> [Aufgabe]: Drucken Sie die Zeilen sämtlicher nachstehender Daten wortgetreu aus. Lassen Sie dabei die Bilder weg.

+++ Bereitgestellte Daten +++

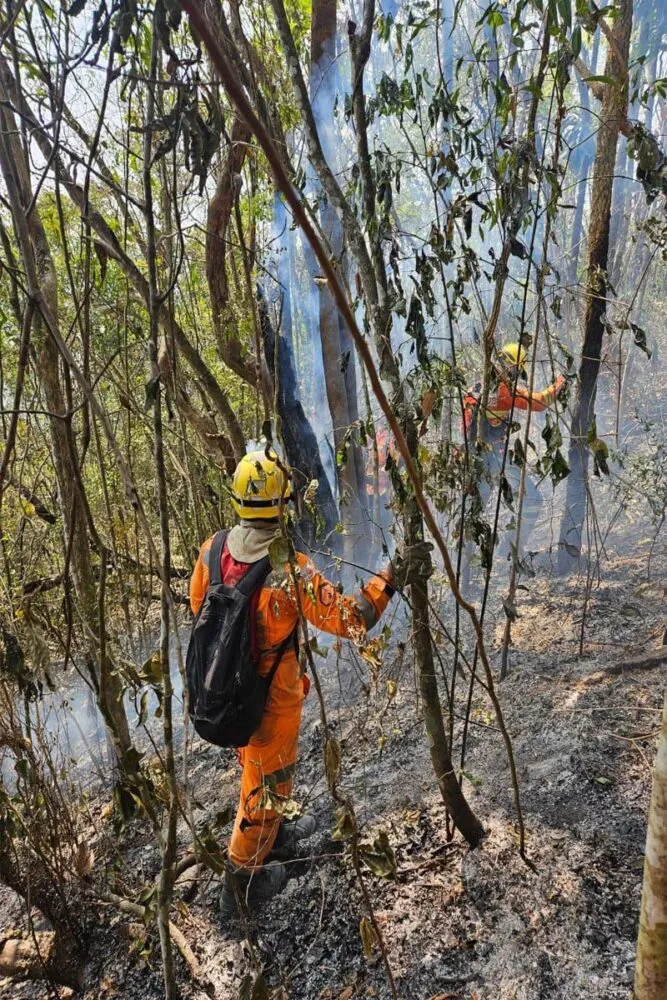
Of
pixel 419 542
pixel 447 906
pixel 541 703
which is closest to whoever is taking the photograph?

+++

> [Lösung der Aufgabe]:
Of
pixel 419 542
pixel 447 906
pixel 541 703
which is closest to whoever is taking the photograph?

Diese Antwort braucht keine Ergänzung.